Breathtaking martial-arts scenes also helped up the film's wow factor. The lead actors underwent four grueling months of kung fu training so that they could do the exquisitely choreographed fight sequences themselves. Even veteran Hong Kong directors are blown away. "The combination of Chinese martial arts and American special effects is something I've wanted to do for a long time," says Stanley Tong, who directed several Jackie Chan movies.

Warner Bros. is bullish on the sequel prospects, since the Wachowskis intended the movie to be part of a trilogy in which "The Matrix" is the middle story. But for now, the brothers' only plans involve playing basketball and getting drunk. "We're not interested in looking at material until we're sober again," says Andy. Their fans, however, will stay tipsy off "The Matrix" for about six more weeks. Until the phantom menaceth.
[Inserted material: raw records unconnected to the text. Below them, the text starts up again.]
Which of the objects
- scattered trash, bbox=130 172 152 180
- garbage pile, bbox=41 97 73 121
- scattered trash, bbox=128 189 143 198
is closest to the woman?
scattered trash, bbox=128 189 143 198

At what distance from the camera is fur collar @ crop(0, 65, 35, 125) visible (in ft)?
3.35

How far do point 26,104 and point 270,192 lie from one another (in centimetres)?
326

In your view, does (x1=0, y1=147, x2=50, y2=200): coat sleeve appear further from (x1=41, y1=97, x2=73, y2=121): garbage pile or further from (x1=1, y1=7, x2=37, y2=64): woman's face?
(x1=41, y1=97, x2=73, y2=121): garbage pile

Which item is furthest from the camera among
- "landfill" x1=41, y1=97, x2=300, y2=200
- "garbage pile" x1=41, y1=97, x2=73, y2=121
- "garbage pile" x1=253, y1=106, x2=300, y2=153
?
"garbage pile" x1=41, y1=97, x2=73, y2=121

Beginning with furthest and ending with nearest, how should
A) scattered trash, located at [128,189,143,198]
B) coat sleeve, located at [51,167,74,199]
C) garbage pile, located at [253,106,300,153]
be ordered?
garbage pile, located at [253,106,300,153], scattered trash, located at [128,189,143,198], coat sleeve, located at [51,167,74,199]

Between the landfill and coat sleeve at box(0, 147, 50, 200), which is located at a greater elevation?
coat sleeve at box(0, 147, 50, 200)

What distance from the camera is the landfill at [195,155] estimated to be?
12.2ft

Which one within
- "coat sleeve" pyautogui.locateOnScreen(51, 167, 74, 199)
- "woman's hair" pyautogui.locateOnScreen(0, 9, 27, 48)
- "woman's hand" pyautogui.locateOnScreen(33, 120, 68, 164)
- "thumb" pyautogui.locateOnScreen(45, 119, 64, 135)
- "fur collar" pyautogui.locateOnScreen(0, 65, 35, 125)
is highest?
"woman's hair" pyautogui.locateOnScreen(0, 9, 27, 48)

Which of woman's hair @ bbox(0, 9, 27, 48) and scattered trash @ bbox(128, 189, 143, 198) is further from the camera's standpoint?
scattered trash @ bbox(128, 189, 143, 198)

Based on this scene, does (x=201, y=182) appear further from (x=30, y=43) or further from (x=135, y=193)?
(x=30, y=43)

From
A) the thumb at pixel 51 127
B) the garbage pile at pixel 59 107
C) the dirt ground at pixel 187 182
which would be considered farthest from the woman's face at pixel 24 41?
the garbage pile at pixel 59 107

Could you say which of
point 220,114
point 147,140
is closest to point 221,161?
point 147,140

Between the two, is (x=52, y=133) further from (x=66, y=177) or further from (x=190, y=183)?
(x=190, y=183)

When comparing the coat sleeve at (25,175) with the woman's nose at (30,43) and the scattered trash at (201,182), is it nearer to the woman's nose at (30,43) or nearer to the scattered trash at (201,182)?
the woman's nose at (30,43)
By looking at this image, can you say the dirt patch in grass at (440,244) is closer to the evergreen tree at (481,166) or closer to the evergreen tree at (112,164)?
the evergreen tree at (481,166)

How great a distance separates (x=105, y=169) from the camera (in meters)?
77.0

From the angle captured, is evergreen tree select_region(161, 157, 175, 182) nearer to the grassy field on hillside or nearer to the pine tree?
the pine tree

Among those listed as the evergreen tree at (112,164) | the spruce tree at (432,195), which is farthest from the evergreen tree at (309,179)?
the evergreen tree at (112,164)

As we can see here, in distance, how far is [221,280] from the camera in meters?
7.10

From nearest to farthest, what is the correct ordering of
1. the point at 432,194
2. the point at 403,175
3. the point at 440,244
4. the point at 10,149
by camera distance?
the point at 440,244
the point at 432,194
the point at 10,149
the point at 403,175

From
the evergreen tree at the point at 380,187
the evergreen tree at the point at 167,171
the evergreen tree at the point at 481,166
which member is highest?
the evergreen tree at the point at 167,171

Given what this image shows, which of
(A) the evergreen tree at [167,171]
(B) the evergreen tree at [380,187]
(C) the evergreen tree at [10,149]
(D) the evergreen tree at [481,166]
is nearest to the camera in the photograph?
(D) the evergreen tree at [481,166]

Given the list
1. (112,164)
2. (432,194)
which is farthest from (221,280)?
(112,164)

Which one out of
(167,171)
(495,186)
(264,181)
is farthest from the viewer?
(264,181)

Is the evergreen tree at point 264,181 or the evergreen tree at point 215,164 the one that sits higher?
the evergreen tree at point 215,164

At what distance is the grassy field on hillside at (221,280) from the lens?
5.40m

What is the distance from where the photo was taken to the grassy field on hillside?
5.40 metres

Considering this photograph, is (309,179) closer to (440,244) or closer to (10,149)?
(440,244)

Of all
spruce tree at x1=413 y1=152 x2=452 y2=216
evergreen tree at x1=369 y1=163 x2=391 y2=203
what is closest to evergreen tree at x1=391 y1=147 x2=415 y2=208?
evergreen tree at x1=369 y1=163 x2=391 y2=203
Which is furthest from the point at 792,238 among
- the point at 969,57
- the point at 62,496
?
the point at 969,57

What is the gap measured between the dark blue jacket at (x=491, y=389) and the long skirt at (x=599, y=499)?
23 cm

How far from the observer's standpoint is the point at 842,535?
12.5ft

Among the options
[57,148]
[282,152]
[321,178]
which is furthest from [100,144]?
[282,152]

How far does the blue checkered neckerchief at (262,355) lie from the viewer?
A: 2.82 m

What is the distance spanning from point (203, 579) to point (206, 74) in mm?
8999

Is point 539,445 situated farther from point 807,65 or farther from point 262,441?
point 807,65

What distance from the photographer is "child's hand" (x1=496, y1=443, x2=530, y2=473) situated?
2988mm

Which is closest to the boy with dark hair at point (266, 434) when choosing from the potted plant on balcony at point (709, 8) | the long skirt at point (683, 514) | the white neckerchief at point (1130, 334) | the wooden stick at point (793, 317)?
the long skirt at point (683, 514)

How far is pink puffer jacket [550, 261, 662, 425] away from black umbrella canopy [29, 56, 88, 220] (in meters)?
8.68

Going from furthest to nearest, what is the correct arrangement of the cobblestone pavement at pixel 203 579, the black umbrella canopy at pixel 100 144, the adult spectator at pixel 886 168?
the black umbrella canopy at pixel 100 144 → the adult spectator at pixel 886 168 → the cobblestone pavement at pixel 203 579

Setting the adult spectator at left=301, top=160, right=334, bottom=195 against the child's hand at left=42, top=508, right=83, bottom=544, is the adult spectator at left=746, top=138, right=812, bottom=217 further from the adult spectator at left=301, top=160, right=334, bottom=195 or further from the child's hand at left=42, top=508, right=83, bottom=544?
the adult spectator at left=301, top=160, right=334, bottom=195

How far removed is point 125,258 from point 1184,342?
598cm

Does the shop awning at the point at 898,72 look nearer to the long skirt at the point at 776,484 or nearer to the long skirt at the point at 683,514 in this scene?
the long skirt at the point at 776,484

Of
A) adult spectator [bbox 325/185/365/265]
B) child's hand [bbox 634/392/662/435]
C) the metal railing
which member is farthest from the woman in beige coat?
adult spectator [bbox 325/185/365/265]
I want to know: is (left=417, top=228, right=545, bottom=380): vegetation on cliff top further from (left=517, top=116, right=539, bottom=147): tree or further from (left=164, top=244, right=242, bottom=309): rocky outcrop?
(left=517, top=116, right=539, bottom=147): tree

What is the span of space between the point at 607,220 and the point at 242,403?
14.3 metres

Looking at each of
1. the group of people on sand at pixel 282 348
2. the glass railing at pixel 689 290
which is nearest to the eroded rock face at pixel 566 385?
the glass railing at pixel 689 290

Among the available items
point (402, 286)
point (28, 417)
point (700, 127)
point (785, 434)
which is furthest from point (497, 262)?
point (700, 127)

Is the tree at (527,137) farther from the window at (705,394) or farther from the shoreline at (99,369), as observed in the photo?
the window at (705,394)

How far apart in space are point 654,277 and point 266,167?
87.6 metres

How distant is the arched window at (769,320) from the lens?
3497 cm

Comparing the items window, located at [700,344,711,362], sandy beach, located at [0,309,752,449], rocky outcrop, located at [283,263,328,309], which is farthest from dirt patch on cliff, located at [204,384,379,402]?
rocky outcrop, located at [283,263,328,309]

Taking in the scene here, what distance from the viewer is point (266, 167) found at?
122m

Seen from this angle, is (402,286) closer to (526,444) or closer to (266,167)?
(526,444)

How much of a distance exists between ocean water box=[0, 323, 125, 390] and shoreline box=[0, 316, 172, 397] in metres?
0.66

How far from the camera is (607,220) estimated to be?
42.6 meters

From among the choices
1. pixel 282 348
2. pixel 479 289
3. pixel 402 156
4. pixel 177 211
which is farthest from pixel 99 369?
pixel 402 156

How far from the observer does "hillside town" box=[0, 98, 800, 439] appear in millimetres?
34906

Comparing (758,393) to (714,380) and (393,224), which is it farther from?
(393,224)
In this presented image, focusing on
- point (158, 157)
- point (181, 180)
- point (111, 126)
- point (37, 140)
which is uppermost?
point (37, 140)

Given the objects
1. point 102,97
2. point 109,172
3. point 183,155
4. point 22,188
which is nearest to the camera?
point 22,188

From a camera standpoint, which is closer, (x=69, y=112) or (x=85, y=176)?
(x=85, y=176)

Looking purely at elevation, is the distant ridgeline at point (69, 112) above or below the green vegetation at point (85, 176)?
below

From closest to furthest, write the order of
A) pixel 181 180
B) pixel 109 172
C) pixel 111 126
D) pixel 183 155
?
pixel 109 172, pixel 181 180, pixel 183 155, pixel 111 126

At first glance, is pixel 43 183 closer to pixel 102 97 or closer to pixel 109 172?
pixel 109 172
The Directors want you to know that like George Lucas's "Star Wars" trilogy, their film has a spiritual undertone. "We wanted it to be about this one guy's quest for truth," says Larry Wachowski. "People would say, 'They didn't blow up the Matrix?' But you can't beat the Matrix with fists. [Reeves's character] needs to basically transcend the Matrix." As Keanu says in the movie, whoa.

Slow down: A process called 'Flo-Mo' lets the filmmakers shoot scenes where the camera moves at a normal speed while the action is frozen or happens in slow motion. Two movie cameras and 120 computer-controlled still cameras were required.

OK computer: Digital simulation of the camera moves around the two actors, breaks down each frame and assigns them to the individual still cameras arrayed in a circle around the subjects.

Green day: Next, the actors perform their stunts in front of the greenscreen-covered still cameras. In postproduction, the wires are erased, while the green surfaces are replaced with virtual backgrounds.

Like magic: Finally, FX technicians insert the foreground action into a virtual background whose perspective changes to match the camera's every move.